MATERIAL TO PROCESS:
(begin)

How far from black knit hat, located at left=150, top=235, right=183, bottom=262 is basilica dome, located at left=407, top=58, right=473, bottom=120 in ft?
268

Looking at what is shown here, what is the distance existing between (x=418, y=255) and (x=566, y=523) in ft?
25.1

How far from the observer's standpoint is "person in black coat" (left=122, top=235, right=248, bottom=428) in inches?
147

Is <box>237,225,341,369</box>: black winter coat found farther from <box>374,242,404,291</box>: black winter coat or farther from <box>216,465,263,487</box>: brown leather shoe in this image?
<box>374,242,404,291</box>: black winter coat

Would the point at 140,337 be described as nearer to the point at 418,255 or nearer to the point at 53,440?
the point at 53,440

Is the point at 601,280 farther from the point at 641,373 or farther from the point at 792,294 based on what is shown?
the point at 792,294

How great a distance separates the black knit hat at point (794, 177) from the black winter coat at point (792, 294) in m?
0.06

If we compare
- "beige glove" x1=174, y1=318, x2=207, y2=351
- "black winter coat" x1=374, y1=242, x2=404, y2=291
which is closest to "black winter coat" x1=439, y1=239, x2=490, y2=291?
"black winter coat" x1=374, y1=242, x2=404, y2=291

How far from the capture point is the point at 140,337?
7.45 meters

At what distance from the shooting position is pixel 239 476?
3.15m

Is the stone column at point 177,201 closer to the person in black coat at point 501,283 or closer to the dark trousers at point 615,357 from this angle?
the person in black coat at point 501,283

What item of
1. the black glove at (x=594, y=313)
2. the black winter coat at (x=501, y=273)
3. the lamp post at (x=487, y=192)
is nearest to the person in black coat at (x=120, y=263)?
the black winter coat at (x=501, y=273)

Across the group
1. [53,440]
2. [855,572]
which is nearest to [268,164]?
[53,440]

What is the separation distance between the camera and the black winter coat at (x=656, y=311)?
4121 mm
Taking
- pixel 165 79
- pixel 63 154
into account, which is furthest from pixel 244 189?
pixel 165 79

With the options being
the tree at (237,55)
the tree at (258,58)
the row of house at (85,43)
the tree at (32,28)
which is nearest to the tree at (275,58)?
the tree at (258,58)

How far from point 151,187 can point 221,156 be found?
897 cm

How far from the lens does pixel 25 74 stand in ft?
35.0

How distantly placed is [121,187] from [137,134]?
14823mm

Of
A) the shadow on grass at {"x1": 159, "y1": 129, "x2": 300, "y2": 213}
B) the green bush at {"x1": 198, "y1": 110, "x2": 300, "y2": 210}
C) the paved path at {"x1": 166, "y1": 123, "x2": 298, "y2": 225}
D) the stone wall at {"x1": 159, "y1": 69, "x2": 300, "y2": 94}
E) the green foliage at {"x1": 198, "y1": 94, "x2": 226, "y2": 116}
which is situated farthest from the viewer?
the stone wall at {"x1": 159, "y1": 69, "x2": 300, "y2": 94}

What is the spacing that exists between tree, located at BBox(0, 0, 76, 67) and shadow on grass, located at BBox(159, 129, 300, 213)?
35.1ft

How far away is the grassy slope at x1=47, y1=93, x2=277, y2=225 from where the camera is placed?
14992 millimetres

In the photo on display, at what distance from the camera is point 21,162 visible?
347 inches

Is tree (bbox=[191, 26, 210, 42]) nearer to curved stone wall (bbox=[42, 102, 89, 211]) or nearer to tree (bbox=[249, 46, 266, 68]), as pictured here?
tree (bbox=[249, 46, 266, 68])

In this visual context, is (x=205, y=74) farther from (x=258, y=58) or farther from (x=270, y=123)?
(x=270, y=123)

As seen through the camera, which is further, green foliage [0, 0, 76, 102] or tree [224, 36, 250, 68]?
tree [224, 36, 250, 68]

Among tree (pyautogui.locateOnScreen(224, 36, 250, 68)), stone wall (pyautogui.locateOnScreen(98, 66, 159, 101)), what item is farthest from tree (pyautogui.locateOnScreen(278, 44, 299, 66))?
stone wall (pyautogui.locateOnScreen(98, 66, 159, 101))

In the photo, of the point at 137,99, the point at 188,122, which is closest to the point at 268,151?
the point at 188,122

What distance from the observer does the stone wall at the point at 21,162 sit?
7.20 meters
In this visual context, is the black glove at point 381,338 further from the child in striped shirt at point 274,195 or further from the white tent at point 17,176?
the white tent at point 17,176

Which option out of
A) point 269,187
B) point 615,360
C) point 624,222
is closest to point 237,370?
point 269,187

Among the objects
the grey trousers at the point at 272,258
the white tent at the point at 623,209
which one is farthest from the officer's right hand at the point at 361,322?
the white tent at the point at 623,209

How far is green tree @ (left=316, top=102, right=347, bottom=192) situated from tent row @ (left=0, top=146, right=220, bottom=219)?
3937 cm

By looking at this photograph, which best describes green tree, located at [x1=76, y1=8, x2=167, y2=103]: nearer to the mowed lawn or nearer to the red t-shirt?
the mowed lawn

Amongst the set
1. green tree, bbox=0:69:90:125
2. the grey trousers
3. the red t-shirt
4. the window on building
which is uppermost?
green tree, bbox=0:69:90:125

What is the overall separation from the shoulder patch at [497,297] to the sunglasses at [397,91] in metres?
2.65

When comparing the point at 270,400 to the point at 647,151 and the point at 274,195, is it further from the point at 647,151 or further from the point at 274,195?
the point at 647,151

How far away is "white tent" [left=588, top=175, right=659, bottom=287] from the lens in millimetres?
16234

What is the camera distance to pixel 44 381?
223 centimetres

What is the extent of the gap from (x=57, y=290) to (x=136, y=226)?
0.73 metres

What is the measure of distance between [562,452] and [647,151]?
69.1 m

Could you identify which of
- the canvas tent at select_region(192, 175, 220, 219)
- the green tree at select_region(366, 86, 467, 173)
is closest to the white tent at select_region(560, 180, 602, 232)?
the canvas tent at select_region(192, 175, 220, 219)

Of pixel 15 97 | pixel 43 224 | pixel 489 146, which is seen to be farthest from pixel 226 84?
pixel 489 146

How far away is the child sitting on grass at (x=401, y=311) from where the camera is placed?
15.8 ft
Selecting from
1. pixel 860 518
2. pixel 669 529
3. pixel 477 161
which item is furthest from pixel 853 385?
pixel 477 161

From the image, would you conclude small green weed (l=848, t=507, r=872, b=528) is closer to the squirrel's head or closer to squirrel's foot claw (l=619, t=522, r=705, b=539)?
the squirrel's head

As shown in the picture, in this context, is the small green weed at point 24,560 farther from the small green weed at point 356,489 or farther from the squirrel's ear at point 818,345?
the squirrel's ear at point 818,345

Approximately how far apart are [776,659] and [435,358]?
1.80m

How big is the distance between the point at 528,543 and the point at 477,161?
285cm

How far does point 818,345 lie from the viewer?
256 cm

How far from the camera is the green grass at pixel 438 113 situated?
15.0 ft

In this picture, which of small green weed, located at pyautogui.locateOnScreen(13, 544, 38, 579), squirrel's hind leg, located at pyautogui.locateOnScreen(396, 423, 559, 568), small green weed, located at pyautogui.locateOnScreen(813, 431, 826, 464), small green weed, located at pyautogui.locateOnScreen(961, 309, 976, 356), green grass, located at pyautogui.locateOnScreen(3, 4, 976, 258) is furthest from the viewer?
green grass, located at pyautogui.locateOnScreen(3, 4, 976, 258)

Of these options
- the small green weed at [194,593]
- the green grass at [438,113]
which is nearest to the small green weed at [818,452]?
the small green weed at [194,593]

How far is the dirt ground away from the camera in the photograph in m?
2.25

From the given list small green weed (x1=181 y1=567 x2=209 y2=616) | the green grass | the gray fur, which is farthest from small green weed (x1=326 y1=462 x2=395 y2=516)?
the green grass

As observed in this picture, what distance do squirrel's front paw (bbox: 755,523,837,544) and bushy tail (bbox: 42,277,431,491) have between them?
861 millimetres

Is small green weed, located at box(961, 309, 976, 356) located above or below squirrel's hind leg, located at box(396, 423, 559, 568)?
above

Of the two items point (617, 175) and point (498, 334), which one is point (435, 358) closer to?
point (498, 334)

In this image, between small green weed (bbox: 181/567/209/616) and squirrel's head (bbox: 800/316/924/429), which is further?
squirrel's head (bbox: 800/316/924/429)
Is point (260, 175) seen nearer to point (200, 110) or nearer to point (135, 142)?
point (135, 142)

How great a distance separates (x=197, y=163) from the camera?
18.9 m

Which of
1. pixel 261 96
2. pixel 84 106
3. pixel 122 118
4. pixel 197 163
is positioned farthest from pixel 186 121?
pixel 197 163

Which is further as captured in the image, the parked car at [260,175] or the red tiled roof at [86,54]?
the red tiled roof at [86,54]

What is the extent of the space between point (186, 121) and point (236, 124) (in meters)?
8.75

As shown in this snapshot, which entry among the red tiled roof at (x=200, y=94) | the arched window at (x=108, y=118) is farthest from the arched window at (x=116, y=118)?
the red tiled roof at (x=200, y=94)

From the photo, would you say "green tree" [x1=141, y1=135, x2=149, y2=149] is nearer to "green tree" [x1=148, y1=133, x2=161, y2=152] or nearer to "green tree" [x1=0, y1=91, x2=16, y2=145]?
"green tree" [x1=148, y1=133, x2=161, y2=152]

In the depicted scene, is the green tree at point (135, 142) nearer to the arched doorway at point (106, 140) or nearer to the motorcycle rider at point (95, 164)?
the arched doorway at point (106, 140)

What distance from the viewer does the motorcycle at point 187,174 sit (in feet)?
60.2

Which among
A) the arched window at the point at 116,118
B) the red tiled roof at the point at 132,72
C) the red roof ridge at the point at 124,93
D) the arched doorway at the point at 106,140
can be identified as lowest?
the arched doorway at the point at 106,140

(end)

SHORT PROBLEM:
Output the data starting with the line with "In this picture, which" and going on through the line with "861 millimetres" as a two-column CSV with the header input,output, one row per pair, holding the text under input and its answer under output. Put each field in double quotes and turn any line breaks within a field into spaces.

TASK OUTPUT:
input,output
"In this picture, which of small green weed, located at pyautogui.locateOnScreen(13, 544, 38, 579), squirrel's hind leg, located at pyautogui.locateOnScreen(396, 423, 559, 568), small green weed, located at pyautogui.locateOnScreen(813, 431, 826, 464), small green weed, located at pyautogui.locateOnScreen(961, 309, 976, 356), green grass, located at pyautogui.locateOnScreen(3, 4, 976, 258) is furthest from the viewer?","green grass, located at pyautogui.locateOnScreen(3, 4, 976, 258)"
"Of these options - the small green weed at [194,593] - the green grass at [438,113] which is nearest to the small green weed at [818,452]?","the small green weed at [194,593]"
"How far is the dirt ground away from the camera in the photograph in m?","2.25"
"From the given list small green weed (x1=181 y1=567 x2=209 y2=616) | the green grass | the gray fur, which is farthest from small green weed (x1=326 y1=462 x2=395 y2=516)?","the green grass"
"As observed in this picture, what distance do squirrel's front paw (bbox: 755,523,837,544) and bushy tail (bbox: 42,277,431,491) have between them?","861 millimetres"